Earlier this week, the Supreme Court ruled 5-4 that when the First Amendment says “Congress shall make no law … abridging the freedom of speech” that it actually meant that. At issue was a movie made by Citizens United – a corporation – that attacked Democratic Presidential candidate Hillary Clinton. Because Citizens United is a corporation (even though one formed for political reasons) it was barred from advertising the film that was slated to run on video-on-demand.

The court finally started to get this stuff right. For years, politicians in the name of anti-corruption (but really pro-incumbency) has placed restrictions on what is supposed to be the most free of speech – political speech. It was getting to the absurd point that nude dancing enjoyed more protection than a group of citizens banding together to speak out on issues of the day.

But many on the left, including the President (the big lying hypocrite who piously defends campaign finance reform even though he became the first presidential candidate post-Watergate to refuse to accept the public limits on campaign expenditures), decried the decision as the “end of democracy.”

Driving home from work the day the decision was handed down I could only listen to about 10 seconds of the local talk radio program because the first caller whined that “our democracy had just been destroyed.” (Yes, the radio station he was saying this on is corporately owned.)

The ever-predictable New York Times – interested in maintaining the media monopoly on free speech – decried the ruling.

As a result of Thursday’s ruling, corporations have been unleashed from the longstanding ban against their spending directly on political campaigns and will be free to spend as much money as they want to elect and defeat candidates. If a member of Congress tries to stand up to a wealthy special interest, its lobbyists can credibly threaten: We’ll spend whatever it takes to defeat you.

Yeah, too bad the New York Times (a corporation) will now have some competition when it comes to running thinly sourced stories alleging affairs on the part of disfavored candidates. Blowhard Keith Olbermann went ape over the decision on MSNBC – also a corporation.

I found one complaint, recounted by National Review’s Ramesh Ponnuru over at his Washington Post forum to be particularly hilarious.

The Court has blocked the public, acting through the legislature, from addressing the unequal political power different people have.

Yeah, Congress was doing such a good job at equalizing the power between this blog and MSNBC.

Since when did “equalizing” political power become Congress’ job?

The fact is that the campaign finance restrictions vis a vis corporations had just the opposite effect. A wealthy individual could spend all the money he wanted running ads, producing a movie, promoting a book without the “anti-corruption” campaign finance laws touching him. The “little people” who would have to band together – as a corporation, perhaps – to accumulate a similar amount of money were barred from doing so.

The answer to the possibility of “bad” political talk is not to ban the bad, it’s to free the good. The answer is always more speech, never less.

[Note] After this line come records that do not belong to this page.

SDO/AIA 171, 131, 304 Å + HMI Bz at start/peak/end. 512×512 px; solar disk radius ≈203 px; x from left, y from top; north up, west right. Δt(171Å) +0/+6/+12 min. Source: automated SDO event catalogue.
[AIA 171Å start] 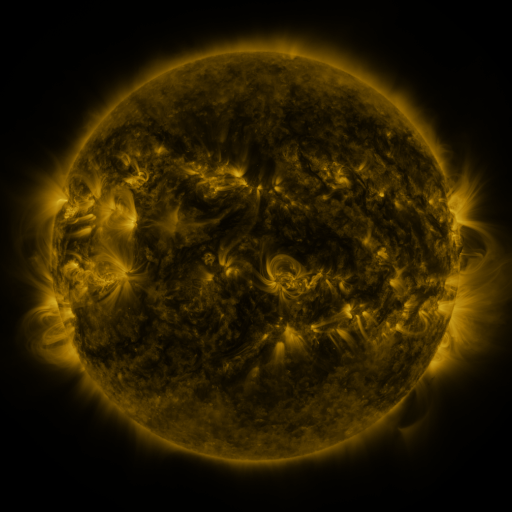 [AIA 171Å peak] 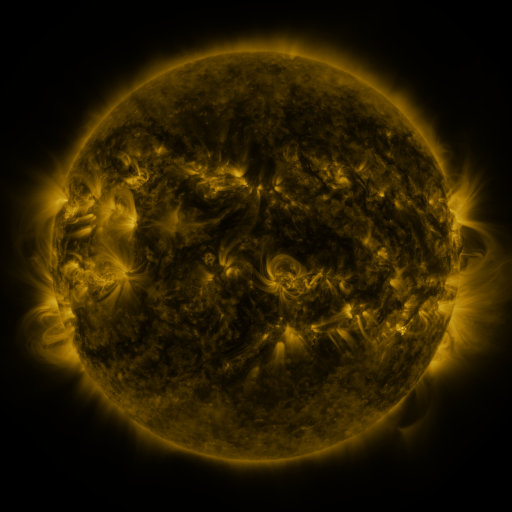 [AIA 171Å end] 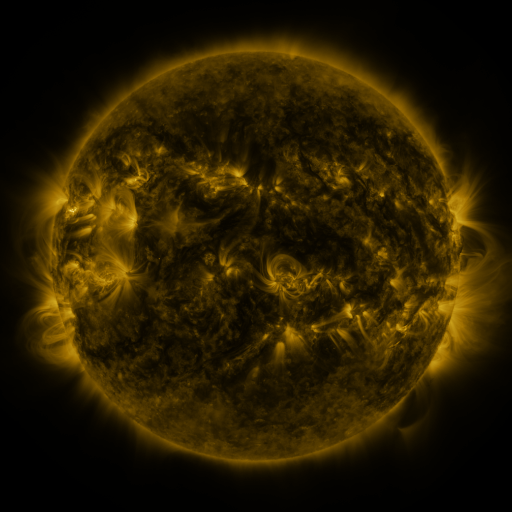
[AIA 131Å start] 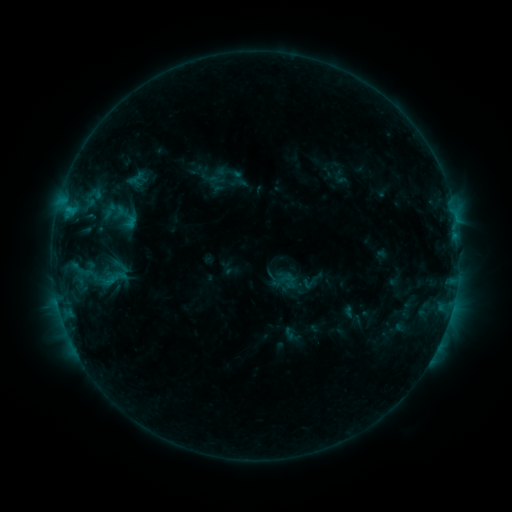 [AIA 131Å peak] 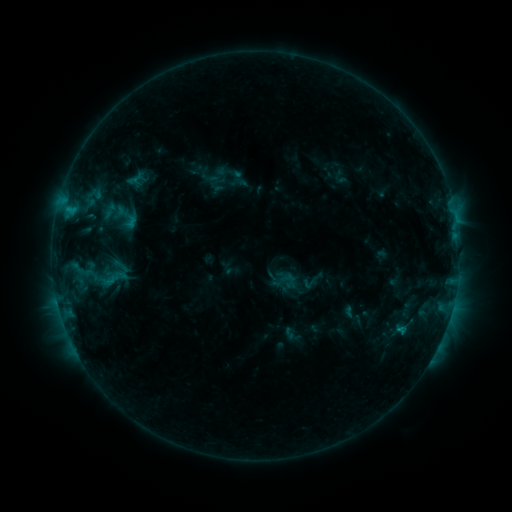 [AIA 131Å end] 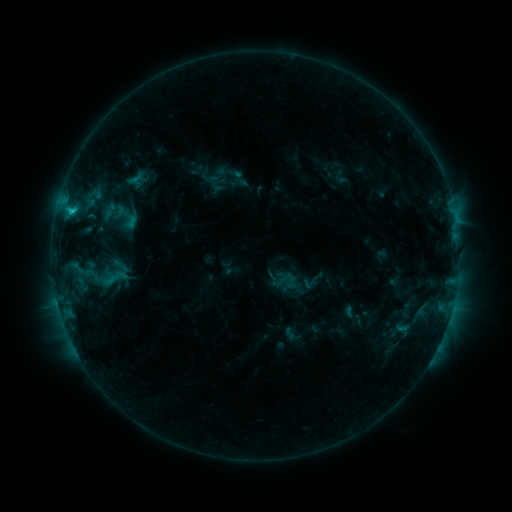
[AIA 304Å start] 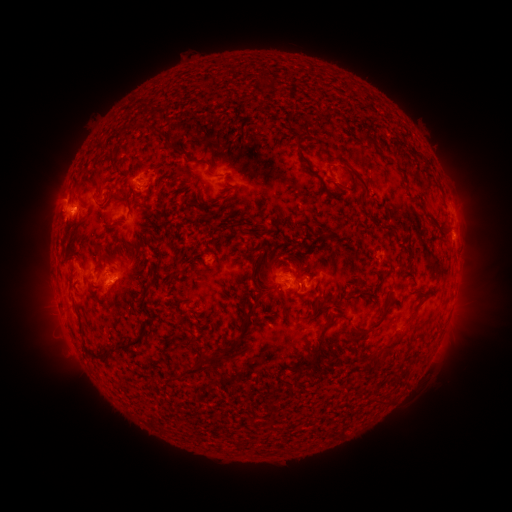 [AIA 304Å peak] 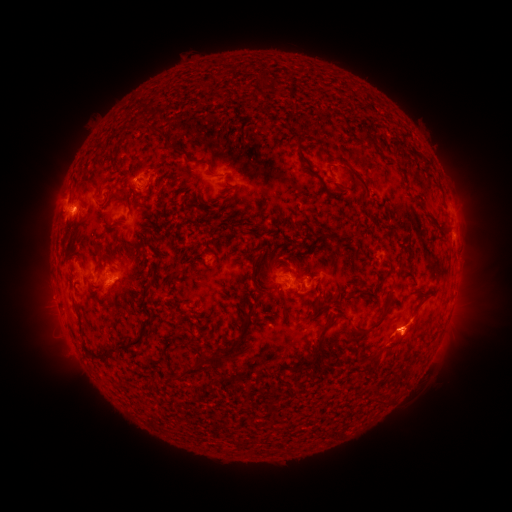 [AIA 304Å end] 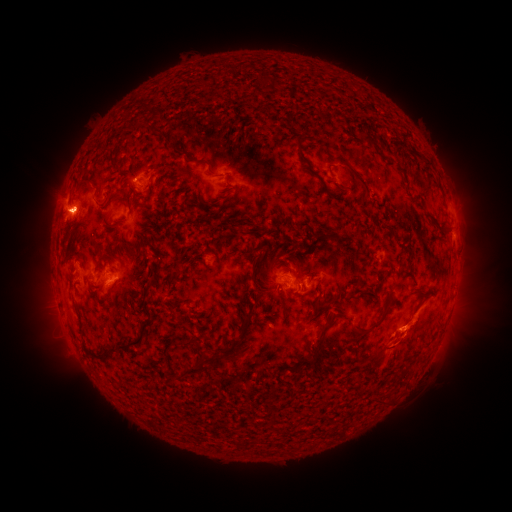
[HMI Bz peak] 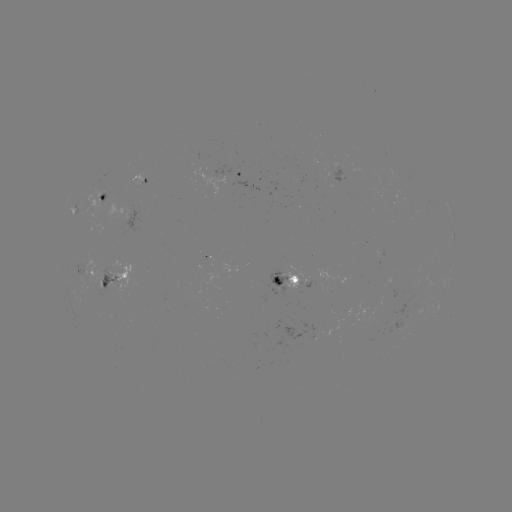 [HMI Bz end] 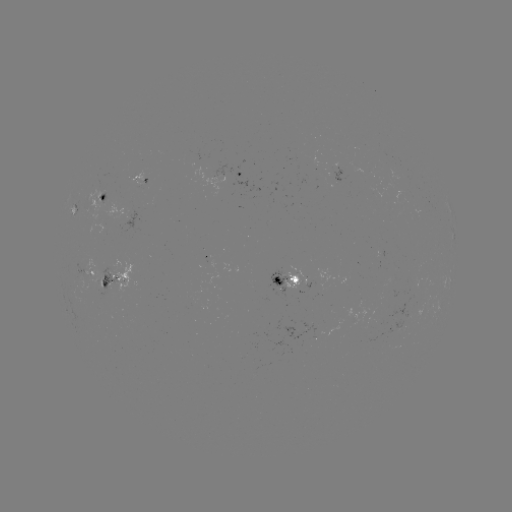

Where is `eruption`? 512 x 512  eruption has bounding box [363, 295, 441, 383].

For a good analysis of the ruling, check out Ilya Somin’s post over at the Volokh Conspiracy.

***An Addendum***

By a vote of 8-1, the court upheld the disclosure requirements of the law with Justice Clarence Thomas the lone dissenter. A year ago, I would’ve enthusiastically sided with the majority. Today, I find myself in Thomas’s corner.

Knowing the identity of the speaker can act as an intellectual short-cut to determining how much weight to give a particular argument or position. Generally, if Chris Matthews is for it, I’m probably going to be against it. For that reason, the disclosure requirements are a good idea.

But the First Amendment doesn’t say: “Congress shall require those exercising their freedom of speech to identify themselves.” “The Federalist Papers” were first published anonymously – the Founders had no animus towards keeping one’s identity hidden.

Much more recently, the way that many militant gays here in California have behaved in the wake of the passage of Prop. 8 (which defined marriage as one man, one woman) makes a strong case for Thomas’s position.